Casi de inmediato arreció el temporal sobre Cuba. Después de seis décadas en las que los defensores de Castro insistían en que el fracaso cubano se debía al bloqueo, por fin tienen un bloqueo de verdad. Estados Unidos ha declarado que no acepta ventas de petróleo a Cuba e incluso México, de manera soberana, ha acatado las instrucciones. Ya este fin de semana se tuvieron que reducir las actividades en la isla y, aunque dicen que podrían aguantar varias semanas más, eso está por verse. No dudaría que en pocos días empecemos a conocer cuál es el camino de transición en Cuba.
También en esta región, Panamá acaba de cancelar los convenios que tenía para la administración del Canal, tanto en la entrada del Atlántico como en la del Pacífico. China ha iniciado trámites para arbitraje internacional para impedirlo. En Perú, algo similar empieza a ocurrir en el puerto de Chancay, ese sí construido por China, pero que también quiere Estados Unidos que cambie de manos.

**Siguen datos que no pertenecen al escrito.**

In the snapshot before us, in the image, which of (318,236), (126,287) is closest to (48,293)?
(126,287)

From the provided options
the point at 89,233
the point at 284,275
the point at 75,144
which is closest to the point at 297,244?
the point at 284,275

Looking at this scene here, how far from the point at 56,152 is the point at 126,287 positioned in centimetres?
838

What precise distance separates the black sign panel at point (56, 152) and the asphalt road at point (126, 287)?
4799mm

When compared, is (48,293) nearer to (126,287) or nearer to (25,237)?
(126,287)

Con mucha rapidez, aunque en el día a día parezca algo eterno, se va aplicando la estrategia de control sobre el hemisferio occidental, pero especialmente en el triángulo formado por Colombia, Venezuela y México. La genuflexión de Gustavo Petro es clave en este proceso, con lo que lo único que queda por aclarar es la punta norte del triángulo.
Al respecto, renunció Adán Augusto López a la coordinación de Morena en el Senado, mientras que fue detenido el alcalde de Tequila por trabajar para el cártel Jalisco. Ambos asuntos ocurrieron en la última semana, ya en febrero, y podría uno imaginarlos como eventos independientes. No sugiero relación directa entre ambos personajes. Más bien los percibo como pasos novedosos en un proceso que ya dejó atrás el envío de jubilados y que, sin ir a fondo, se acerca a esa relación entre crimen organizado y gobierno que, si bien ha existido siempre, alcanzó niveles escandalosos en los últimos siete años. No se ganaban elecciones con apoyo del crimen, no se les entregaba la población para el saqueo, no se robaban cientos de miles de millones de pesos contrabandeando combustible. Eso sólo lo han hecho los actuales.

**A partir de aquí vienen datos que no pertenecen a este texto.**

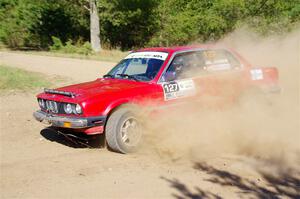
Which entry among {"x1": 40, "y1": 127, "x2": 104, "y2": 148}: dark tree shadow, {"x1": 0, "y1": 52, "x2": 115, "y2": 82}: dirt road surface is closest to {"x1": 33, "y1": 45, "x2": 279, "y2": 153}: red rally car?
{"x1": 40, "y1": 127, "x2": 104, "y2": 148}: dark tree shadow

La vulnerabilidad del gobierno mexicano ya la hemos comentado en varias ocasiones: desde el abandono de foros multilaterales hasta la lumpenización del servicio exterior que nos han colocado, como dice el embajador Sarukhán, como parte del menú. Desde el entramado criminal de los grupos de base hasta gobernadores coludidos. Desde la destrucción del sector energético hasta el derrumbe de las finanzas públicas. Por donde se vea, México es hoy más débil. Pero en este entorno tan complicado y con esta posición tan débil, la única preocupación que se percibe en la señora Sheinbaum es cambiar las reglas electorales para ganar a toda costa.
Como si pudiéramos estar seguros de llegar a 2027.